There've been a couple of emails asking about MD split-brain
situations (well, one from a co-worker, so that doesn't count
perhaps). A simplest example of a split-brain is a 2-drive RAID1
operating in degraded mode, but after reboot array is re-assembled
with the drive that previously failed.

I would like to propose an approach that would detect when assembling
an array may result in split-brain, and at least warn the user. The
proposed approach is documented in a 3-page googledoc, linked here:
https://docs.google.com/document/d/1sgO7NgvIFBDccoI3oXp9FNzB6RA5yMwqVN3_-LMSDNE/edit
(anybody can comment).

The approach is very much based on what MD already has today in the
kernel, with only one possible change. On the mdadm side, only code
that checks things and warns the user needs to be added, i.e., no
extra IOs or non-in-memory operations.

I would very much appreciate a review of the doc, mostly in terms of
my understanding how MD superblocks work. The doc contains some lines
in bold blue font, which are my questions, and comments are very
welcome. I am in the process of testing the code changes I made in my
system, once I am happy with them, I can post them as well for review,
if there is interest. If the community decides that this has value, I
will be happy to work out the best way to add the required
functionality.

I also have some additional questions, that popped why I was studying
the MD code; any help on these is appreciated.

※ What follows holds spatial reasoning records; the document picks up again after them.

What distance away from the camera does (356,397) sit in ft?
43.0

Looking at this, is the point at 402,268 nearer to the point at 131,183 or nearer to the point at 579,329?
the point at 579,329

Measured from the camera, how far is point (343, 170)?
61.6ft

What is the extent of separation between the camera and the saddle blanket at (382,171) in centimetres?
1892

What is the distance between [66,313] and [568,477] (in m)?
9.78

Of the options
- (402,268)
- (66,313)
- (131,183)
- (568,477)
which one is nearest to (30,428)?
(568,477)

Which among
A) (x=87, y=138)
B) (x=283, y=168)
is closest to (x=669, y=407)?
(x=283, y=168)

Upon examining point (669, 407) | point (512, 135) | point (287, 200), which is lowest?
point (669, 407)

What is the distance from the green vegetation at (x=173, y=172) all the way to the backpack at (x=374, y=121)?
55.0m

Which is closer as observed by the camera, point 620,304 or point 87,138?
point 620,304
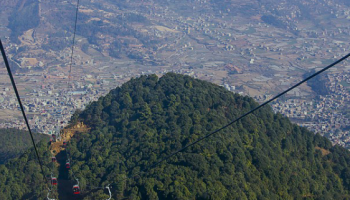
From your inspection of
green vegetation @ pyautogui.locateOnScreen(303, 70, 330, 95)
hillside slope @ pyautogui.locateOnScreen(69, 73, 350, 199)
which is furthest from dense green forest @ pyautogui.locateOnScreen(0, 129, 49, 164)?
green vegetation @ pyautogui.locateOnScreen(303, 70, 330, 95)

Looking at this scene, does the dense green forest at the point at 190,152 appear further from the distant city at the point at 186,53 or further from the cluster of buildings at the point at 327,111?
the cluster of buildings at the point at 327,111

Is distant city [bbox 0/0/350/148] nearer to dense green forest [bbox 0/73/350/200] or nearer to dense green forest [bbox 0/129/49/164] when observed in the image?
dense green forest [bbox 0/129/49/164]

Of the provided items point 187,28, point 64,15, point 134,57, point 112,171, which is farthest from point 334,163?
point 64,15

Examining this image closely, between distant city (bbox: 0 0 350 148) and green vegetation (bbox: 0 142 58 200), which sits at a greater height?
green vegetation (bbox: 0 142 58 200)

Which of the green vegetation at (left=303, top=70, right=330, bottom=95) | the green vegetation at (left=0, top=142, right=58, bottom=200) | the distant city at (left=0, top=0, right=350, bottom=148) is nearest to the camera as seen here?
the green vegetation at (left=0, top=142, right=58, bottom=200)

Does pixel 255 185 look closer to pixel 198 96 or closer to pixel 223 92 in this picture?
pixel 198 96
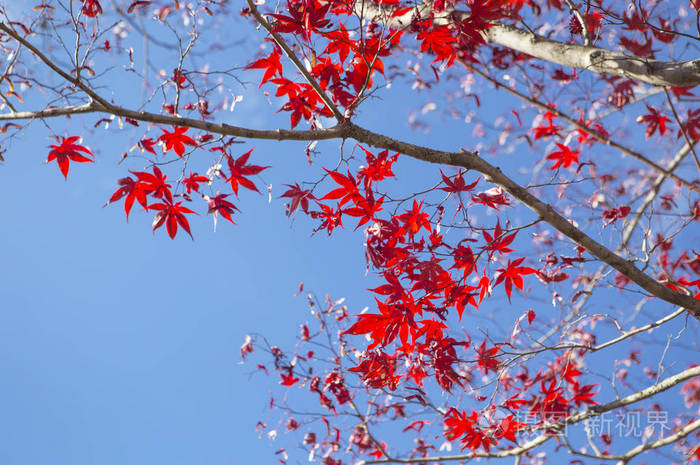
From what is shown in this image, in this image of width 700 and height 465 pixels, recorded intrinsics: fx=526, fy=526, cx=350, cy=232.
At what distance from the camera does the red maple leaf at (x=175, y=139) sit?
196 centimetres

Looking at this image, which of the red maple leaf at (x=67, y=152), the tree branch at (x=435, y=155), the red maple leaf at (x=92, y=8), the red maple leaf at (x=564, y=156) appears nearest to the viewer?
the tree branch at (x=435, y=155)

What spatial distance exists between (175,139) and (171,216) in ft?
1.15

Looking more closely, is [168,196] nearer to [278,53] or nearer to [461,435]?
[278,53]

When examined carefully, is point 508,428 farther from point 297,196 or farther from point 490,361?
point 297,196

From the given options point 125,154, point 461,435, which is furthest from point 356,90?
point 461,435

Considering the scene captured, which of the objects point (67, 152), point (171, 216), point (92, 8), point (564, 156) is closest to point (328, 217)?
point (171, 216)

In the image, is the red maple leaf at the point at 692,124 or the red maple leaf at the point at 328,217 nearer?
the red maple leaf at the point at 328,217

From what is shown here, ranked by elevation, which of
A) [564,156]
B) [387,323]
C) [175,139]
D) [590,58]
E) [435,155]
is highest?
[564,156]

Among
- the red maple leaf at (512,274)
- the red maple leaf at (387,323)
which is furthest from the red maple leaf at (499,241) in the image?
the red maple leaf at (387,323)

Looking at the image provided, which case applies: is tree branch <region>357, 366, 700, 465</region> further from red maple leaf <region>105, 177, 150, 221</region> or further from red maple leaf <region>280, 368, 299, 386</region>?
red maple leaf <region>105, 177, 150, 221</region>

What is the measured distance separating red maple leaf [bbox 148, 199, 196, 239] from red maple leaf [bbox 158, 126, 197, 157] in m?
0.29

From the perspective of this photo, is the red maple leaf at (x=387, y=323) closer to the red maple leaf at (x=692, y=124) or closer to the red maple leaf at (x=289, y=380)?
the red maple leaf at (x=289, y=380)

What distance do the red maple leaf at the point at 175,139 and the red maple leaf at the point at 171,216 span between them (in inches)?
11.5

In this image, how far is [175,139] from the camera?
1979 millimetres
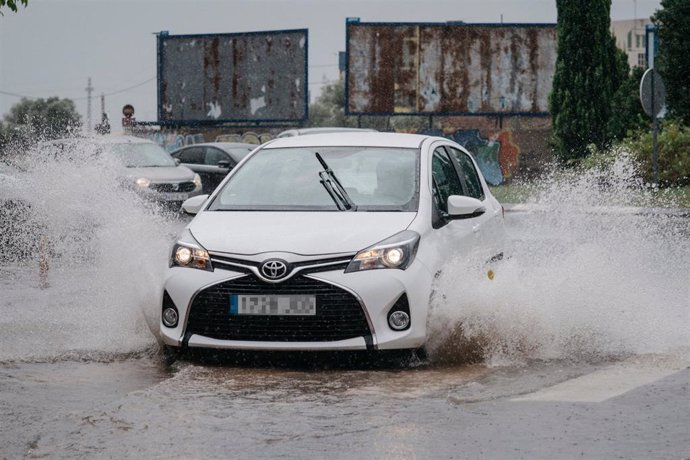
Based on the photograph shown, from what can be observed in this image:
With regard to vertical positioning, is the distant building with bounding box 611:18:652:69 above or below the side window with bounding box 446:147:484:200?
above

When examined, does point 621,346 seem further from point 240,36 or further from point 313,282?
point 240,36

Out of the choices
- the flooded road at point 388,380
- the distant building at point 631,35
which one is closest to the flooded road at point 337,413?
the flooded road at point 388,380

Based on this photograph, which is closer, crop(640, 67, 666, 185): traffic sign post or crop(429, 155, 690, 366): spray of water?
crop(429, 155, 690, 366): spray of water

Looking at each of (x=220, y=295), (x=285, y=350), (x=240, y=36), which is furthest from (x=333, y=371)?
(x=240, y=36)

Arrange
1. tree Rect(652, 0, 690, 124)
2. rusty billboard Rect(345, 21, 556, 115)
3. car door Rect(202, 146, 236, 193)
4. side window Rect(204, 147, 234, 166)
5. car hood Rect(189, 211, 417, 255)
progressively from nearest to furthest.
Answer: car hood Rect(189, 211, 417, 255) → car door Rect(202, 146, 236, 193) → side window Rect(204, 147, 234, 166) → tree Rect(652, 0, 690, 124) → rusty billboard Rect(345, 21, 556, 115)

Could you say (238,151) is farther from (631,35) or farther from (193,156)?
(631,35)

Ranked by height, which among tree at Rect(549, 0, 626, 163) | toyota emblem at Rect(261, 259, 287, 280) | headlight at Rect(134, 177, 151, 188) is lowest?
toyota emblem at Rect(261, 259, 287, 280)

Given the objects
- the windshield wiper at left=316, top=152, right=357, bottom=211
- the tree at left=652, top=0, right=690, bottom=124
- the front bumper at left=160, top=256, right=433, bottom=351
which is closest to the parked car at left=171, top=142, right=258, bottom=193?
the tree at left=652, top=0, right=690, bottom=124

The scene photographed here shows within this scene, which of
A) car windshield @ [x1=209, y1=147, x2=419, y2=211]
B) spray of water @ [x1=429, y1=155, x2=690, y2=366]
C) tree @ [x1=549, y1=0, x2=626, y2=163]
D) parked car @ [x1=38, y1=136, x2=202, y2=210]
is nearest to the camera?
spray of water @ [x1=429, y1=155, x2=690, y2=366]

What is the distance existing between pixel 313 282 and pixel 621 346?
89.6 inches

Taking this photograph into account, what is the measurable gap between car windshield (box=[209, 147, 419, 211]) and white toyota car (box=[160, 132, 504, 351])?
12 millimetres

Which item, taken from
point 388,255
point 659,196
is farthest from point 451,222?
point 659,196

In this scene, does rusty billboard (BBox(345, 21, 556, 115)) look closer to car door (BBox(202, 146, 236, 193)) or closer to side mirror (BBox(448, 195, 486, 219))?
car door (BBox(202, 146, 236, 193))

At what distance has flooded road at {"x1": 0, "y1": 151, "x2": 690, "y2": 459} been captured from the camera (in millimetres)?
5754
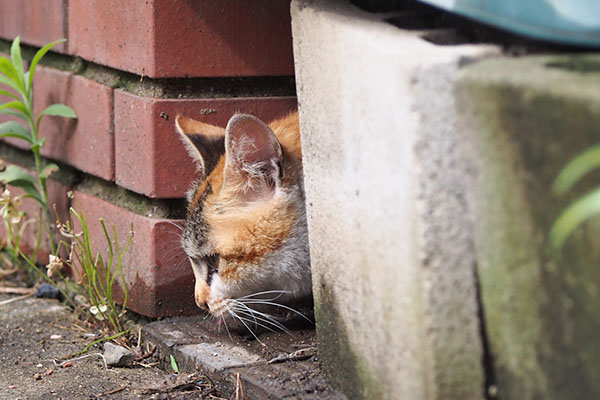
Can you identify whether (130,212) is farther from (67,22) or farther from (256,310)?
(67,22)

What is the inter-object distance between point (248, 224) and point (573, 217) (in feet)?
4.66

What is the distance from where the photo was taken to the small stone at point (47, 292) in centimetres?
333

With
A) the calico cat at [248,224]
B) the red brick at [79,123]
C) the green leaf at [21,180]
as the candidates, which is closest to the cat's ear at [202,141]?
the calico cat at [248,224]

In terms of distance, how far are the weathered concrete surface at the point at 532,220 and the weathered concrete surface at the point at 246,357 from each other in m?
0.64

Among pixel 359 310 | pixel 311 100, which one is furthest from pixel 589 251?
pixel 311 100

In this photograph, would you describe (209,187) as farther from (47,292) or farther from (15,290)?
(15,290)

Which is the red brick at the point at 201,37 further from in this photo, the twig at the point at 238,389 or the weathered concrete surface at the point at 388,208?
the twig at the point at 238,389

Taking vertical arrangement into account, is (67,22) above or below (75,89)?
above

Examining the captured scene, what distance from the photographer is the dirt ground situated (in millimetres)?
2377

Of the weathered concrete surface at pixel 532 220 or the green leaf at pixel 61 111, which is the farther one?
the green leaf at pixel 61 111

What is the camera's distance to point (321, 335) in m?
2.13

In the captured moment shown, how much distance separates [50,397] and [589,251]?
1634 mm

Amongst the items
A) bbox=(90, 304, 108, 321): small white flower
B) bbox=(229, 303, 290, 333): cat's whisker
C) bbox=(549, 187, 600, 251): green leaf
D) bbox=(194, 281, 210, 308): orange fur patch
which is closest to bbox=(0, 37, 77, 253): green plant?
bbox=(90, 304, 108, 321): small white flower

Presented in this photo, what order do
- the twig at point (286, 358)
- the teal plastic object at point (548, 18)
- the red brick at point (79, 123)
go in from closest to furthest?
the teal plastic object at point (548, 18)
the twig at point (286, 358)
the red brick at point (79, 123)
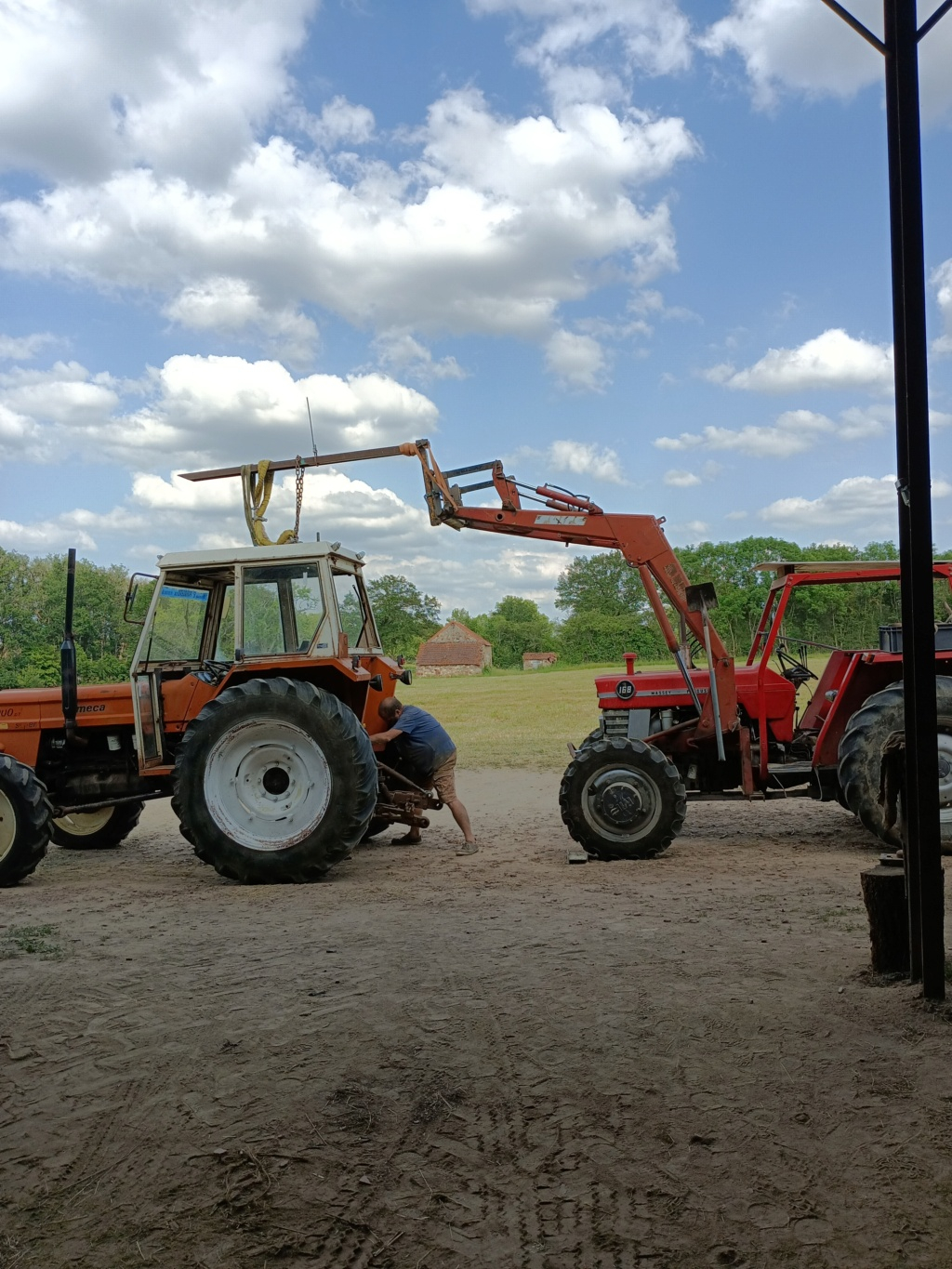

- When a drive fails, the kernel skips updating its superblock, and
updates all other superblocks that this drive is Faulty. How can it
happen that a drive can mark itself as Faulty in its own superblock? I
saw code in mdadm checking for this.

- Why mdadm initializes the dev_roles[] array to 0xFFFF, but kernel
initializes it to 0xFFFE? Since 0xFFFF also indicates a spare, this is
confusing, we might think that we have 380+ spares...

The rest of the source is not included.